Homélie du 29ème dimanche A : Rendez à César ce qui est César, à Dieu ce qui est à Dieu !
Lectures : Is 45, 1.4-6; Ps 95; 1Thes 1, 1-5b; Mt 22, 15-21
Mes frères et mes sœurs, bonjour !Voici la question à laquelle Jésus est tenu de répondre : « Est-il permis, oui ou non, de payer l’impôt à César, l’empereur ? »
De quoi s’agit-il ? Après s’être concertés, ses adversaires veulent le piéger, le prendre en faute afin d’avoir un chef d’accusation. Et quoi qu’il dise, Jésus est coincé. S’il dit « oui », les gens, en l’occurrence les zélotes qui s’opposent farouchement à l’occupant romain et qui prônent de ne pas payer cet impôt ne servant qu’à alimenter les fonds de guerres de Rome, le prendraient pour un collabo, un traitre. Et s’il dit « non », le peuple, en l’occurrence les hérodiens, partisans d’Hérode qui collabore avec les romains, le dénonceraient comme un instigateur politique, poussant le peuple à la révolte contre le pouvoir en place.

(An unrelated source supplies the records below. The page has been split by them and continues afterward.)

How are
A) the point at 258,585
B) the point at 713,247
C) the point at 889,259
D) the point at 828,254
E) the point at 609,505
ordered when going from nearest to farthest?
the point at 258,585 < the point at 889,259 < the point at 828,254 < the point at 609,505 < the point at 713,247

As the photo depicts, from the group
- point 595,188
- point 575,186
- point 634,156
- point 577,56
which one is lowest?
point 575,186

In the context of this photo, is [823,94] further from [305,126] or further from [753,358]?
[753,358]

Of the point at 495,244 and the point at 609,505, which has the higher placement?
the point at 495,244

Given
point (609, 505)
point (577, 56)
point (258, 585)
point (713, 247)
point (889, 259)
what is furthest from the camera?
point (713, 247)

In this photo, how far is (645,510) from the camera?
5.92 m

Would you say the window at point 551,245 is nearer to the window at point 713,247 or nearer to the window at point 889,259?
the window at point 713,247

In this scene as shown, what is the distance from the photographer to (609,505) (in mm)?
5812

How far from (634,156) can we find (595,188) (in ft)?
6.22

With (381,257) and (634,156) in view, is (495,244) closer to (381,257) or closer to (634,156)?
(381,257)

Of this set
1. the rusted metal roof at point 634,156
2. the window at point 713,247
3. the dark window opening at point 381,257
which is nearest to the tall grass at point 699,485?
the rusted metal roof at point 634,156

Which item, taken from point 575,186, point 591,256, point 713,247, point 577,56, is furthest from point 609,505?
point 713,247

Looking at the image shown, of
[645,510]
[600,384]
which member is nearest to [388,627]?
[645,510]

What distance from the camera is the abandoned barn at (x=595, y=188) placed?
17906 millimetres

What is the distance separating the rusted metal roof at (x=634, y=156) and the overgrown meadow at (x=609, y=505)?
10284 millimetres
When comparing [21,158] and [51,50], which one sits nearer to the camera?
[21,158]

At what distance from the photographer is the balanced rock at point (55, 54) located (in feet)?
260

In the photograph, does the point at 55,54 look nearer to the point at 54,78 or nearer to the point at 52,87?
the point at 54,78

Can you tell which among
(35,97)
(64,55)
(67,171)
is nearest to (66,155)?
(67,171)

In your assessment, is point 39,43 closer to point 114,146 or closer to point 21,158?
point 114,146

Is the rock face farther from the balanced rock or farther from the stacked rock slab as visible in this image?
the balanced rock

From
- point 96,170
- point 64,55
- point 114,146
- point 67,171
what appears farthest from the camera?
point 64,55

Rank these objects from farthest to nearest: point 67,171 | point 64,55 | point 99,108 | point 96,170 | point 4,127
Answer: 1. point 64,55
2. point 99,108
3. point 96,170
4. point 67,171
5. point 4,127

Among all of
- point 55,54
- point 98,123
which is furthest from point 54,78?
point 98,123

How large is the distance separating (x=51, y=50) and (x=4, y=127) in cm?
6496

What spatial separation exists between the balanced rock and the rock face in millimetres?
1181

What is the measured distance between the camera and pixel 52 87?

Comment alors sortir de ce dilemme ? D’entrée de jeu, Jésus refuse d’entrer dans la logique binaire du oui ou du non, dans le cadre cloîtré du faux ou du vrai, du blanc ou du noir, d’in ou d’out, du yang et du yin…C’est une bipolarisation myope et figée, qui divise et conduit in fine au blocage et à l’impasse; elle rend notre esprit étriqué, borné et cloisonné.
Alors avec finesse et ingéniosité, il va trouver la 3ème voie dans cette phrase devenue une locution proverbiale: « Rendez à César ce qui est à César, et à Dieu ce qui est à Dieu« . C’est aussi simple que ça, il faut se garder de mêler les genres ou de faire de l’amalgame : Dieu est Dieu, l’empereur César n’est pas dieu. Ce n’est qu’un homme, même si certains Césars mégalomaniaques à travers l’histoire se sont mis à l’égal de Dieu. Yahvé le stipule lui-même dans la première lecture : « Je suis le Seigneur, il n’y en a pas d’autre : hors de moi, pas de Dieu« … La maxime de Jésus est au demeurant une référence dans les débats sur la séparation entre le temporel et le spirituel, le civil et le religieux, l’Etat et l’Eglise. Les dictateurs des républiques bananières l’instrumentalisent pour faire taire les prélats qui osent réclamer la justice sociale pour leurs populations paupérisées et opprimées.
En effet, à César, il faut, sans autre forme de procès, rendre ce qui lui facilite sa gestion de la chose publique, entre autres le respect de la loi et l’acquittement des impôts qui permettent par exemple l’entretien des équipements collectifs tels les hôpitaux, les routes …
A Dieu, il faut absolument rendre ce qui lui appartient. Et c’est quoi ? Selon le psaume 95, c’est notre gratitude pour sa miséricorde infinie (cf. Rm 1, 21). Voilà pourquoi, chers amis, nous sommes revenus à la source ce dimanche. L’eucharistie (du grec eucharistein = rendre grâce) que nous célébrons, est l’expression prégnante de notre reconnaissance pour l’amour débordant de Dieu : « Vraiment, il est juste et bon de te rendre grâce » (Préface) ! Rendre grâce à Dieu est non seulement au cœur, maisc’est le cœur même de notre foi, notre prise de conscience de ses innombrables bienfaits : le don de la vie, le don de nos proches, le don de Jésus notre Sauveur, celui de son Esprit qu’il donne en partage …
Humainement parlant, apprendre à honorer (donner du poids) et à considérer les cadeaux reçus, rend heureux et pousse à l’émerveillement. Je sais qu’il y a des familles qui cultivent la vertu de la gratitude, dont les membres tiennent un carnet de gratitude (noter chaque jour au moins trois belles choses à partager avec son conjoint, ses enfants ou amis)…
Alors, dis-moi, quelle est la place de Dieu dans ta vie ? As-tu le sentiment d’appartenir au Christ ? Ce Christ, est-il dormant ou vivant en toi; est-il une référence dans ta vie; laisses-tu se manifester en toi, par l’Esprit Saint, la puissance de sa résurrection ? La meilleure manière de rendre à Dieu ce qui est à Dieu, pour saint Paul, c’est de garder sa charité assidue, sa foi ferme et son espérance inébranlable (2ème lecture). Et en ce dimanche de la Mission universelle, c’est faire connaître Dieu et contribuer à la croissance de sa communauté chrétienne, la croissance de l’Eglise de Jésus-Christ. C’est accompagner ceux qui ont soif de l’amour, proclamer l’amour de Dieu et partager les richesses spirituelles de la vie avec Dieu, bref, être un nourricier de la foi.